Entries taken from a collection
Start of Block
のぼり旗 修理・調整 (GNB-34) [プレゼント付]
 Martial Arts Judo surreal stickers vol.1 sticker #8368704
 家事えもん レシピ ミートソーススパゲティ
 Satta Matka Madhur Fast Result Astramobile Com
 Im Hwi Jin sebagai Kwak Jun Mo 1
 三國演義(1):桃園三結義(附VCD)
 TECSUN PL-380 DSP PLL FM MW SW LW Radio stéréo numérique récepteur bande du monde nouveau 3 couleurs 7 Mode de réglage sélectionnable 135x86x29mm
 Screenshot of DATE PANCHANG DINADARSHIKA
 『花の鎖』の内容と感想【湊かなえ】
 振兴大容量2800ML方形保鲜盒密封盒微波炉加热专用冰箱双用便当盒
End of Block
All lines above are to be transcribed exactly.

のぼり旗 修理・調整 (GNB-34) [プレゼント付]
 Martial Arts Judo surreal stickers vol.1 sticker #8368704
 家事えもん レシピ ミートソーススパゲティ
 Satta Matka Madhur Fast Result Astramobile Com
 Im Hwi Jin sebagai Kwak Jun Mo 1
 三國演義(1):桃園三結義(附VCD)
 TECSUN PL-380 DSP PLL FM MW SW LW Radio stéréo numérique récepteur bande du monde nouveau 3 couleurs 7 Mode de réglage sélectionnable 135x86x29mm
 Screenshot of DATE PANCHANG DINADARSHIKA
 『花の鎖』の内容と感想【湊かなえ】
 振兴大容量2800ML方形保鲜盒密封盒微波炉加热专用冰箱双用便当盒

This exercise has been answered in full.